HYANNIS – October is Breast Cancer Awareness month, and health experts are highlighting the importance of mammograms in catching cancer early.

According to, over 280,000 women will be diagnosed with breast cancer in 2021, and over 43,000 will die from the disease.

Dr. Stamatia Destounis, Chief of the American College of Radiology Breast Imaging Commission, advised women to undergo a screening mammogram at least once a year beginning at age forty.

“The test is very easy, it’s very thorough, it’s very accurate, and it can be lifesaving. We want to be able to diagnose breast cancer when it’s very small, so there will be very little treatment,” said Destounis.

Those with multiple medical issues and other comorbidities that may interfere with cancer treatment should consult with their doctor regarding whether to have a mammogram.

Destounis addressed fears some women may have regarding pain during the procedure, saying most women are able to get through a mammogram without any pain.

Utilizing a buddy system and going with a friend or relative to receive a mammogram can be beneficial.

Destounis also addressed questions surrounding overdiagnosis and the categorization of dense breasts among some women.

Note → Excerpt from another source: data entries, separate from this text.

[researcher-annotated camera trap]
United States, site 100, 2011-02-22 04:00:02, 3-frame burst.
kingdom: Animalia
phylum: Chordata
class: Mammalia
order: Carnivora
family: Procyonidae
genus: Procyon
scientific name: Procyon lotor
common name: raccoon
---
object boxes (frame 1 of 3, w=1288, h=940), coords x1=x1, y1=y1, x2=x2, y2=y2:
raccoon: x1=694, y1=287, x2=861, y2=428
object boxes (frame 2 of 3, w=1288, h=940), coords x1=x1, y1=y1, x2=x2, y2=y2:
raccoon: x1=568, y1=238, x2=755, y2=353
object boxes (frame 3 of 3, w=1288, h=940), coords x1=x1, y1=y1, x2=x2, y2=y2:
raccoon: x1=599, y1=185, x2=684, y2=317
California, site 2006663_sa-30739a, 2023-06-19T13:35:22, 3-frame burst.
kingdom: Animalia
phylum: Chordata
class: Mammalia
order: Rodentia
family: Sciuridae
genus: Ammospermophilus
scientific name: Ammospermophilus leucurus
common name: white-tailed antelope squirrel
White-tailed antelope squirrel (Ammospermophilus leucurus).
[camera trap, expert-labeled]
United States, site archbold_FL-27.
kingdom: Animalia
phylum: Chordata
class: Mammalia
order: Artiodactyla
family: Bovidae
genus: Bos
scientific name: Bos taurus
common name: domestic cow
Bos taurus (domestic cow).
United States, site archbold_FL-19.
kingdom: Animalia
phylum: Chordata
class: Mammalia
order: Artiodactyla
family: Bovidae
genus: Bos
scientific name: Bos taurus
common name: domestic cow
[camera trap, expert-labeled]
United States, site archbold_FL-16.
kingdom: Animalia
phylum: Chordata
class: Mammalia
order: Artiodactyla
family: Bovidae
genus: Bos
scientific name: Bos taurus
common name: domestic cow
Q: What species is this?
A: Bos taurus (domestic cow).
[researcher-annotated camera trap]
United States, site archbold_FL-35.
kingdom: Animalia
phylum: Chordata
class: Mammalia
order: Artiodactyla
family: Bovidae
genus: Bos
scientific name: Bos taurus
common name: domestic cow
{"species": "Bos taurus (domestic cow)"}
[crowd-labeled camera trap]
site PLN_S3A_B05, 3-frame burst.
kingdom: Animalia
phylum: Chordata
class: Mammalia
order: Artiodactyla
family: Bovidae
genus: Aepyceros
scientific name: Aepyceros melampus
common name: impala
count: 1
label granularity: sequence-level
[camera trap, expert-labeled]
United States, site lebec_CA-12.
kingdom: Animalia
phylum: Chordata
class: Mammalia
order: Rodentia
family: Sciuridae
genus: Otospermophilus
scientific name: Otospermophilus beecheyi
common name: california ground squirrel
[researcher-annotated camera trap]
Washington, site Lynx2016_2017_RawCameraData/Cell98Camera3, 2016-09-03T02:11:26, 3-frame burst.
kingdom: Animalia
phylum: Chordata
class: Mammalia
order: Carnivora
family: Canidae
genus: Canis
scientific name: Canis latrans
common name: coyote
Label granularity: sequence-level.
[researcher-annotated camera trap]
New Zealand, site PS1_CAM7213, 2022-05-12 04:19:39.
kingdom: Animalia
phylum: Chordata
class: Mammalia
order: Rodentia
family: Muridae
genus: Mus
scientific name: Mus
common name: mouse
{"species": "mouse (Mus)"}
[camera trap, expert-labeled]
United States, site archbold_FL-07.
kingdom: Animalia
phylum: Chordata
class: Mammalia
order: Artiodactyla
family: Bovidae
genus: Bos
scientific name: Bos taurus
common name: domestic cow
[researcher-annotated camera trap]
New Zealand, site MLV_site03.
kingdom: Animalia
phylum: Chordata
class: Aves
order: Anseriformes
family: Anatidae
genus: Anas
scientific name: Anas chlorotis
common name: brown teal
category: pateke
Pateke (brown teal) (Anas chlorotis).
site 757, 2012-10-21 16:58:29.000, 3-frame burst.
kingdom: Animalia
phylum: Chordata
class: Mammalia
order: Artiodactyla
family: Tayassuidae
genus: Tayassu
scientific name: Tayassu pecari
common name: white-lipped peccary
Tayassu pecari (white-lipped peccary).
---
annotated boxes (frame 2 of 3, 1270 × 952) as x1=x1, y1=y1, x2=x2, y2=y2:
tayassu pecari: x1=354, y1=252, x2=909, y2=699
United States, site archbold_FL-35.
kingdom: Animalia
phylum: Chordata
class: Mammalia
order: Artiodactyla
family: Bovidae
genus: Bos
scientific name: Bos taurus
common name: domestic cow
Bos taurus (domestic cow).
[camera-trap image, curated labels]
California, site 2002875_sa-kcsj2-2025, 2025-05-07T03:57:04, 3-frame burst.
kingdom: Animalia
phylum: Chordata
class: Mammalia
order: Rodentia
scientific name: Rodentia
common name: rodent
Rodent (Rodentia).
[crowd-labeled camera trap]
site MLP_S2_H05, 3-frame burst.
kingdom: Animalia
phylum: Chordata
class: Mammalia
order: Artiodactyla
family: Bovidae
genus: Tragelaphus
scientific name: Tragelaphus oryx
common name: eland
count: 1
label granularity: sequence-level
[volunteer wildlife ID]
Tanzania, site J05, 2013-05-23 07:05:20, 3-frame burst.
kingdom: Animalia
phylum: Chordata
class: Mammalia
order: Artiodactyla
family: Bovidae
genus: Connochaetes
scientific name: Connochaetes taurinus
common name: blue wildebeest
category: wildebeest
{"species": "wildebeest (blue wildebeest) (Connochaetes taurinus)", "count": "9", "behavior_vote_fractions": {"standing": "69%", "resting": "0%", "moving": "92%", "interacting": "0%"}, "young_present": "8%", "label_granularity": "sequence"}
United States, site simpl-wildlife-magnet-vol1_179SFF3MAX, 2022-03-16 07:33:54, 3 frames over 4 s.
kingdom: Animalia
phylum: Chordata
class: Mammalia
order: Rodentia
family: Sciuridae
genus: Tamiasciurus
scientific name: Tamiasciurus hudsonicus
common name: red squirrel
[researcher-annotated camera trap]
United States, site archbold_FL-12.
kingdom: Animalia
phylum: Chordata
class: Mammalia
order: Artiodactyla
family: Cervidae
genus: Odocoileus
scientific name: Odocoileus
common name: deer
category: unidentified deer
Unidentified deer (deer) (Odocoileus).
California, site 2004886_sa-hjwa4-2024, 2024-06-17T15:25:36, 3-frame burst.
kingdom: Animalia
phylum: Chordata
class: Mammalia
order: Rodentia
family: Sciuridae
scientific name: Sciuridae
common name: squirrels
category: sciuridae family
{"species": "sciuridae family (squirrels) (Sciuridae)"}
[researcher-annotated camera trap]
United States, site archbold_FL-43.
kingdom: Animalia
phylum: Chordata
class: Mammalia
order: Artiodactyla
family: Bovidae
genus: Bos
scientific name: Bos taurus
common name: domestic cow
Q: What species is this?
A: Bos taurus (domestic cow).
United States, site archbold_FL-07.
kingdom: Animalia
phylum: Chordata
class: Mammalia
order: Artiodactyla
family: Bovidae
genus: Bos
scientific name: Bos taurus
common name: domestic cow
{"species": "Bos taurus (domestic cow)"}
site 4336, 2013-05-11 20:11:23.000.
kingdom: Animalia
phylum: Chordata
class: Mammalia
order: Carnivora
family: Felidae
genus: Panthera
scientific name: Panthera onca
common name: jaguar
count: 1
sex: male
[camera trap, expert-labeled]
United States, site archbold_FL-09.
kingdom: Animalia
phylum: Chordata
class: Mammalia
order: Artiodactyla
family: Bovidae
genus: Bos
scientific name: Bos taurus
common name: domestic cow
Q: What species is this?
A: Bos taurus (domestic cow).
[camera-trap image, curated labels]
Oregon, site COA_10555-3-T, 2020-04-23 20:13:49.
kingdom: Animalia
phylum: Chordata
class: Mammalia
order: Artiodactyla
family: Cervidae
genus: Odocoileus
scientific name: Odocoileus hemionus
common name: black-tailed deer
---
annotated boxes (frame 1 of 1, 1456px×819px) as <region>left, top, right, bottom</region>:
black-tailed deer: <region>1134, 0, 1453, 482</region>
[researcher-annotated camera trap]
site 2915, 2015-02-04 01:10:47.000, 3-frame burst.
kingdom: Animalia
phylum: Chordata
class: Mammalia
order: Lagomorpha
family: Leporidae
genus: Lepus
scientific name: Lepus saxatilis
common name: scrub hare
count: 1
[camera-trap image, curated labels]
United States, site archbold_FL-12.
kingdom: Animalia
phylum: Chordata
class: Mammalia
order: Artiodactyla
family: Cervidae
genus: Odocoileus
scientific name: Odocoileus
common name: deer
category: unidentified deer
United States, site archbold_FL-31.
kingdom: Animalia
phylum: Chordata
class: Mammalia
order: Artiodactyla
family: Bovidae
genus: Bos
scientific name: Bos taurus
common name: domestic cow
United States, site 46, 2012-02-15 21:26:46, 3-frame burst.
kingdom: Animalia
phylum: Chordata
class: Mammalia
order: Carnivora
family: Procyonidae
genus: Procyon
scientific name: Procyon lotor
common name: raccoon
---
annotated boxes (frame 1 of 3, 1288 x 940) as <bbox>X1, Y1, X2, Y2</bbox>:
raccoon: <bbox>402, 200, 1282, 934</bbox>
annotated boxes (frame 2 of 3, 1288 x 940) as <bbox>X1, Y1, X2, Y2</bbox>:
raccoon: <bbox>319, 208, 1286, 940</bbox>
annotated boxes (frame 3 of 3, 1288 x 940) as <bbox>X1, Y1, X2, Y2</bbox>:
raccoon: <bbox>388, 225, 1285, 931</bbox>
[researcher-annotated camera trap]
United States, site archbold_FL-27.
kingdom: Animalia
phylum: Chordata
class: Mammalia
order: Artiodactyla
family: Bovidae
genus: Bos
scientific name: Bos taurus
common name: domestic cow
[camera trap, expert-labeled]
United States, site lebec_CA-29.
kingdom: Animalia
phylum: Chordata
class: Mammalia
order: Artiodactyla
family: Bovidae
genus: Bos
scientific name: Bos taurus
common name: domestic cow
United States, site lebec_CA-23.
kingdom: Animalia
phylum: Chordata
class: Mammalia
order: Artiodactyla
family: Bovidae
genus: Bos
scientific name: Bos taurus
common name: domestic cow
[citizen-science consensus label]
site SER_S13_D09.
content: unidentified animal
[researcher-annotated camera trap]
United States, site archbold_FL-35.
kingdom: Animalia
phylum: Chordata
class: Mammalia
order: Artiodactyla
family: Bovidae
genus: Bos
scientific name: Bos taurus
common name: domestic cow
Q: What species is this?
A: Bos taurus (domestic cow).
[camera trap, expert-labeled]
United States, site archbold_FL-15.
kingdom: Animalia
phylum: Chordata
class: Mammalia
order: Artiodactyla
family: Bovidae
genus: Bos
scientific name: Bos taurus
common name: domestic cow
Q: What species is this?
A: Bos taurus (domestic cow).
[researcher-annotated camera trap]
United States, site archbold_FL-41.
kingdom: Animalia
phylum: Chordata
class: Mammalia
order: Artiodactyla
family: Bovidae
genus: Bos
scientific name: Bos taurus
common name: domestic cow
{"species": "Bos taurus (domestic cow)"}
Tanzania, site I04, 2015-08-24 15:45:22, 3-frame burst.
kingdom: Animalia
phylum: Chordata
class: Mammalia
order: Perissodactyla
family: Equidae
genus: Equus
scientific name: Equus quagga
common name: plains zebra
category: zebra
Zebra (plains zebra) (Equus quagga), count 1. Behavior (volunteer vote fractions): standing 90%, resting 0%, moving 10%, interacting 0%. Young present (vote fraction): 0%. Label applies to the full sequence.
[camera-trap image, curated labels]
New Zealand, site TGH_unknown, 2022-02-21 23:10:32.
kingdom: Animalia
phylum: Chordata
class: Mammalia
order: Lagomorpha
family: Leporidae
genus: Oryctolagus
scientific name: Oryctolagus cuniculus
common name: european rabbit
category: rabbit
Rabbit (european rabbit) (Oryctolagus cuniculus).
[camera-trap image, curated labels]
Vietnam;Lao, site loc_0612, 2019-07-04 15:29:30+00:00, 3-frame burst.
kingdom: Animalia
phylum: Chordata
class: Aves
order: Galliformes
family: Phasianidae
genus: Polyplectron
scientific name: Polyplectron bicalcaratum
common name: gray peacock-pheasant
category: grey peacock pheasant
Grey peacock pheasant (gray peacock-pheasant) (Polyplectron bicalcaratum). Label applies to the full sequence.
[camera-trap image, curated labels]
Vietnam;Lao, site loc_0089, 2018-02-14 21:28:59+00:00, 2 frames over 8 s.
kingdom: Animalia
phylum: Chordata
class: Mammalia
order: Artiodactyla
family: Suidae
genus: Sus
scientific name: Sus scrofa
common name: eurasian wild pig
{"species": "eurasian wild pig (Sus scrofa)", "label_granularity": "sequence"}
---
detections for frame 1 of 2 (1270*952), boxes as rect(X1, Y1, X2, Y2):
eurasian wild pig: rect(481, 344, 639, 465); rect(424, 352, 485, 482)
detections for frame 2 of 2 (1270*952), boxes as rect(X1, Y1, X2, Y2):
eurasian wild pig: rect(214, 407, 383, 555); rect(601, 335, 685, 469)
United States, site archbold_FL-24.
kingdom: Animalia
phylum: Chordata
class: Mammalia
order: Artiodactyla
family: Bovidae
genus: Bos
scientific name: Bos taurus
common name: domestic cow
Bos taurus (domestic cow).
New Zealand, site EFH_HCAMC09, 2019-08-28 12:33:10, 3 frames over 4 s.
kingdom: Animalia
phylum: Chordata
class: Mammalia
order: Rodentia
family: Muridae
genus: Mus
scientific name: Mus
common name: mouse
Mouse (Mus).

“Overdiagnosis is when we diagnose some cancer cells in the breast that are very low grade, and over the lifetime the thought is they would never amount to any serious problem for the patient,” she said.

Overdiagnosis makes up a small percentage of diagnosed cancers, and doctors will often recommend that patients have surgery rather than risk the spread of a small group of cancer cells.

According to Destounis, dense breast tissue looks white in a mammogram, and cancers may hide in the white tissue. The denser the tissue, the more difficult it can be to identify a mass that may turn out to have cancer cells in it.

Doctors may recommend additional screening such as an ultrasound for women with dense breast tissue.

Destounis also discussed minority groups who are at risk of developing breast cancers.

“African American women are much more likely to be diagnosed with breast cancer before aged 50 and are also much more likely to die of breast cancer.  Some of the reason for that may be genetics, and some of it lack of access to screening,” said Destounis.

“We want them to understand that they are at risk, and their cancers may be more aggressive when identified,” she said.

Transgender people are also at risk, whether they are biological males receiving hormones and developing breast tissue, or biological females who have not yet removed their breast tissue, according to Destounis.

Transgender individuals may be hesitant to get screened by radiology practices out of fears that they will not be understanding or welcoming towards them, but Destounis warned they may not be aware of their risks of developing breast cancers.